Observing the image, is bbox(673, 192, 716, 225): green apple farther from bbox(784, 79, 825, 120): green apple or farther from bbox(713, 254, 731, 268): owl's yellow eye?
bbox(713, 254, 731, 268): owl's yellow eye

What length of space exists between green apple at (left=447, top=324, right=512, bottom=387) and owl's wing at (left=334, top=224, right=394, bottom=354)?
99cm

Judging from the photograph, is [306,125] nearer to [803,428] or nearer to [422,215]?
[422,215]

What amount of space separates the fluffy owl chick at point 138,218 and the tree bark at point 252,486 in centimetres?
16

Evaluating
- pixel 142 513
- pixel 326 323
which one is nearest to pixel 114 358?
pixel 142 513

——————————

## SCHRIFTLICHE ÜBUNG
Schreiben Sie sämtliche Einträge oben Zeile für Zeile unverändert ab.

## ERGEBNIS DER ÜBUNG
Observing the image, is bbox(673, 192, 716, 225): green apple farther from bbox(784, 79, 825, 120): green apple or farther from bbox(713, 254, 731, 268): owl's yellow eye?
bbox(713, 254, 731, 268): owl's yellow eye

What length of space exists between green apple at (left=447, top=324, right=512, bottom=387) and owl's wing at (left=334, top=224, right=394, bottom=354)?
99cm

Judging from the photograph, is [306,125] nearer to [803,428] or nearer to [422,215]?
[422,215]

What amount of space separates the fluffy owl chick at point 138,218 and the tree bark at point 252,486 in centimetres?
16

Evaluating
- pixel 142 513
- pixel 326 323
which one is nearest to pixel 114 358?
pixel 142 513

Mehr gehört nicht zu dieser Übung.